Un sourire qui se transforme en une grimace d'incompréhension face à la masse de cheveux blonds allongée par terre, les yeux dangereusement plissés. Les coups de pieds meurtriers cessent. Ayé, c'est fini ?
Doucement, elle s'abaisse vers elle, son oreille se rapprochant de son visage, histoire de percevoir ne serait-ce qu'un minime souffle de vie. Le corps bronzé de la gitane ne bouge plus...
Brusquement, ses paupières se rouvrent, sa poitrine monte et descend dans un rythme saccadé, sa respiration est difficile.

Ah non !
Bien que, quelques instants plus tôt, Isabella était presque triste de la voir crever, autant là, c'est plutôt le contraire !

A l'assaut, vite! Elle s'assoit sur son ventre, emprisonnant son maigre buste entre ses cuisses.
Quelques secondes, elle reste ainsi à la contempler, faible, pâle, fiévreuse. C'est son dernier voyage, sa fin est proche, très proche.
Il ne reste plus que le dernier coup, le plus dur. Le coup final, qui va l'achever.

Aussitôt, Isabella plaque ses mains sur son cou, et se remet à l'étranger, sans vraiment user de ses muscles. La tâche est simple, la victime ne résiste plus. Un jeu d'enfant.

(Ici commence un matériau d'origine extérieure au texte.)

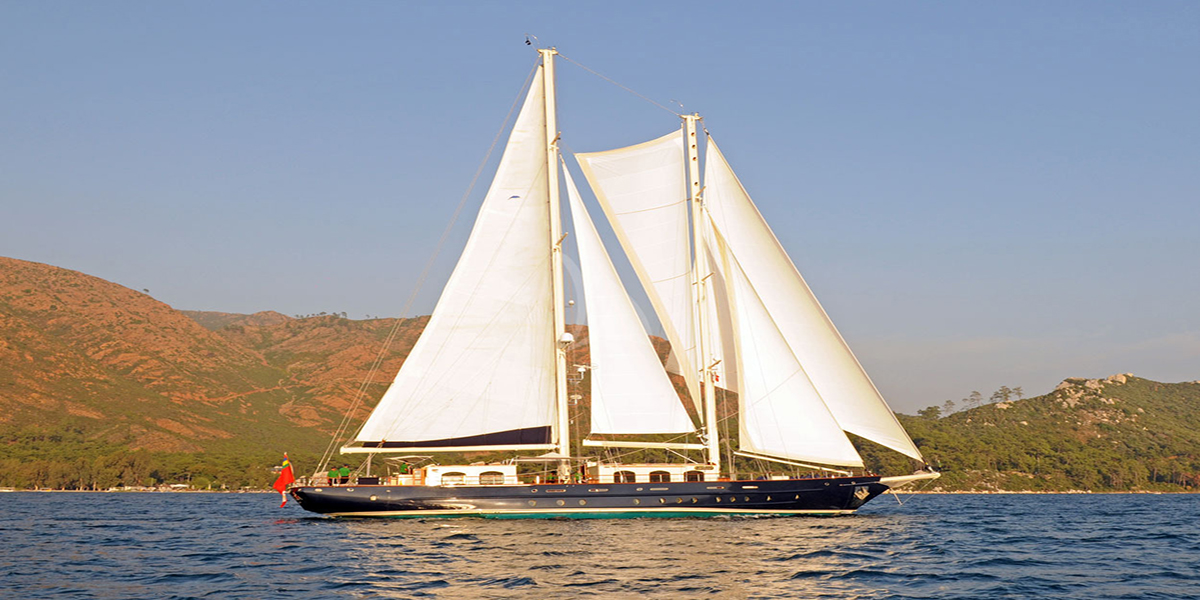 classic sailing yacht ofelia external main.jpg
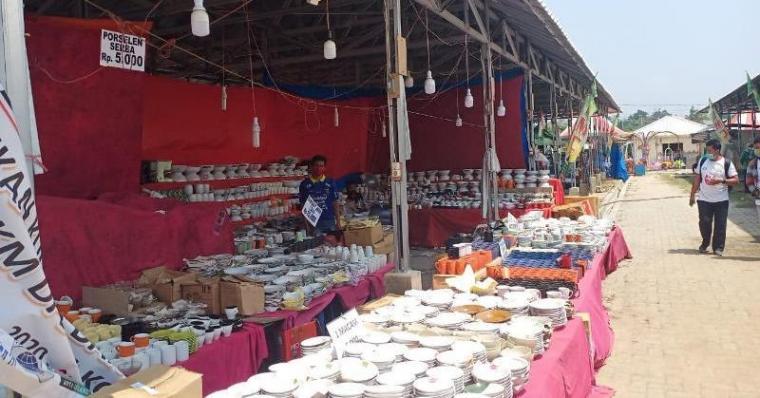 Suasana bazar IKM dan UKM di Kepandean, Kota Serang. (Foto: TitikNOL)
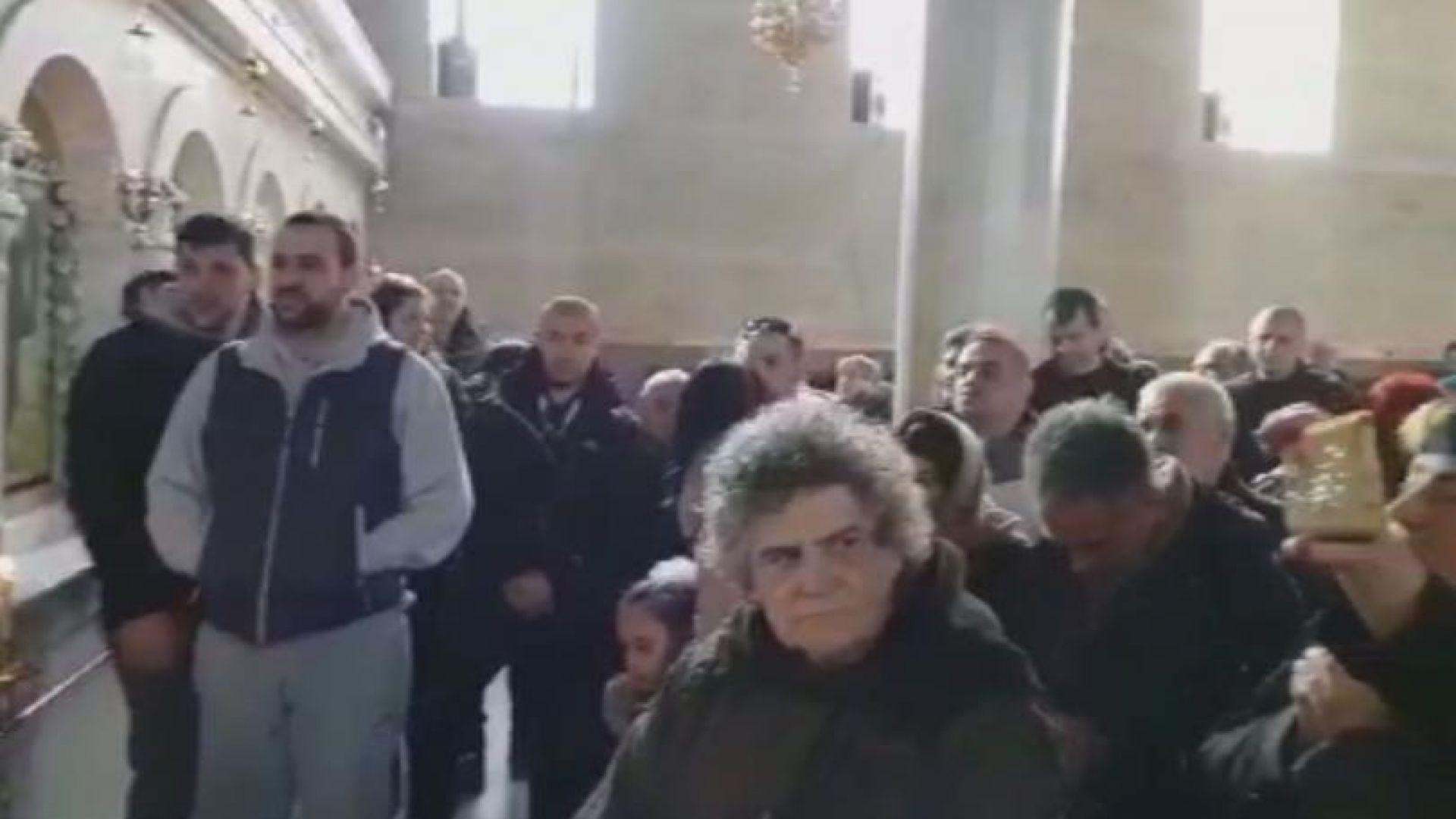 Ръкопашна схватка в църквата в Петрич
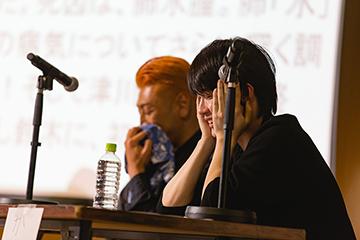 第1回「いきなり本読み!」の様子。左から後藤剛範、神木隆之介。©︎坂本彩美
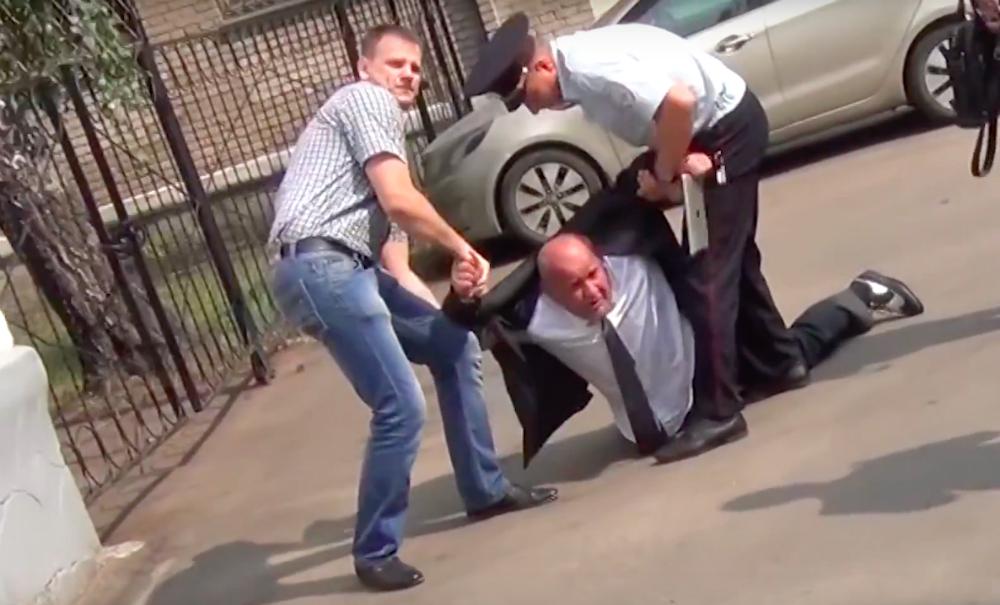 Видео жесткого задержания в подмосковном отделении полиции опубликовано в Сети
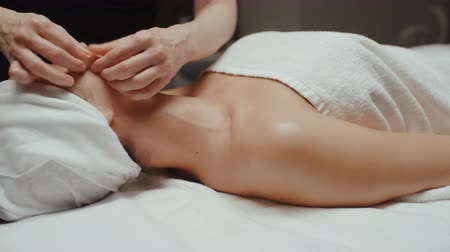 az yağlı : Woman receiving facial massage in spa lying on massage table. Wellness body and skin care, face treatment, receiving rejuvenation procedure Stok Video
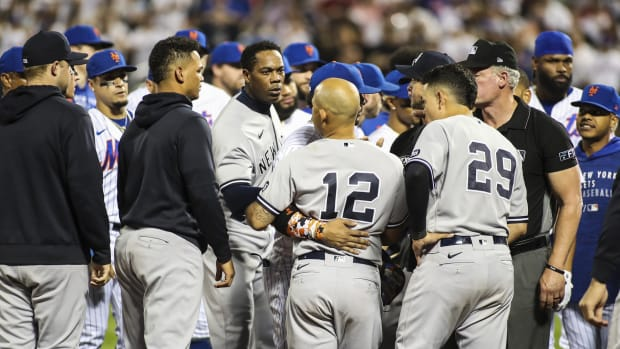 Benches clear in Subway Series finale
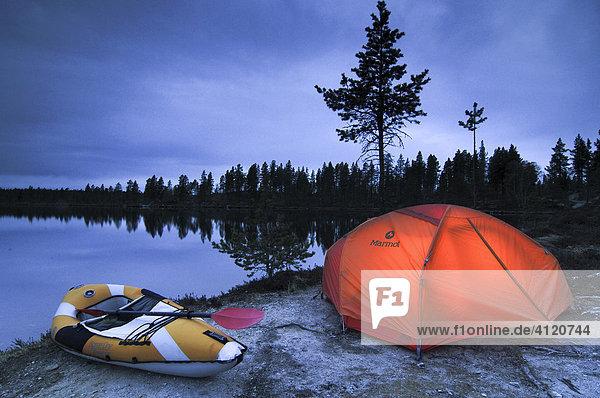 Beleuchtetes Zelt und Paddelboot  Abenddämmerung  Femundsee  Femundsmarka Nationalpark  Norwegen Beleuchtetes Zelt und Paddelboot, Abenddämmerung, Femundsee, Femundsmarka Nationalpark, Norwegen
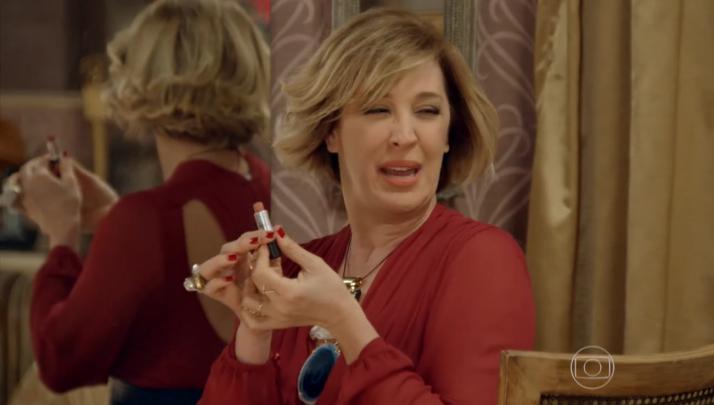 Imagem retirada da cena em que Samantha se arruma para sair e conversar com César, nesse link.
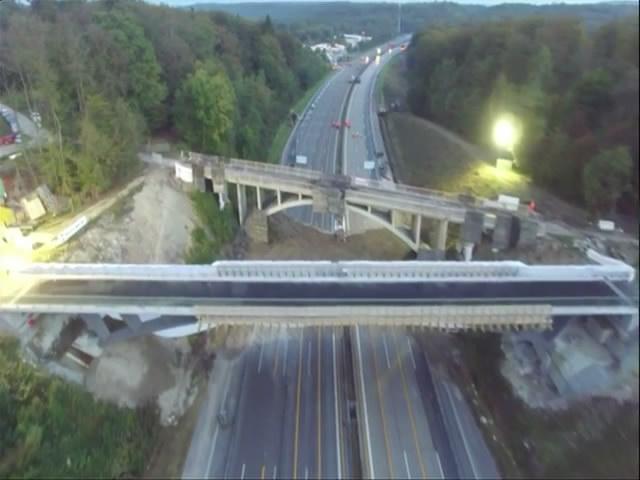 德国爆破拆80年桥 爆破后仍屹立不倒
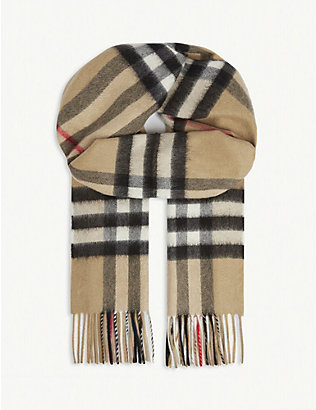 BURBERRY: Giant check cashmere scarf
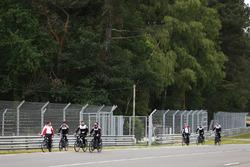 Alexander Wurz, Fernando Alonso, Sébastien Buemi, Kazuki Nakajima, Toyota Gazoo Racing bike the track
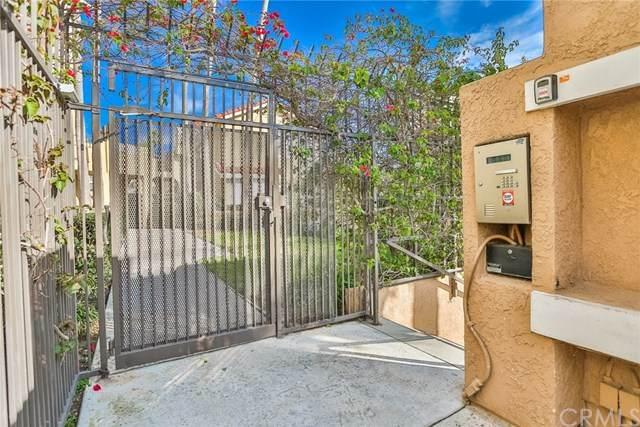 16912 Sims Lane #204, Huntington Beach, CA 92649 (#OC20035506) :: Compass Realty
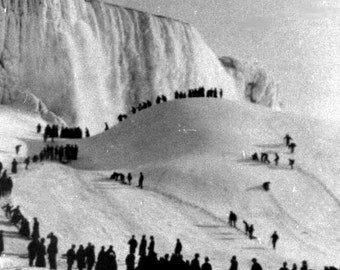 Frozen Niagara Falls, New York, Canada, 1911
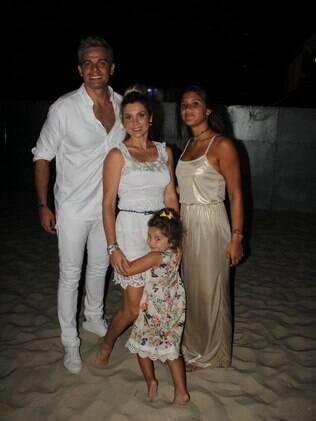 Otaviano Costa, Flávia Alessandra e as filhas na praia de Copacabana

Adieu ! Adieu, sorcière ! Adieu, catin misérable !
Tchau, bacalhau !! Adeus !*

Dernières insultes lâchées. Dernier combat. Dernier affront.
Mais aussi dernier sourire de notre presque-belle Isabella, triomphante et fière. Dans un état second, folle de haine, folle d'amour. Aveuglée par le sable brûlant, et surtout par le fait que Malika regagne de la conscience... et de la force.


*au revoir, morue ! adieu !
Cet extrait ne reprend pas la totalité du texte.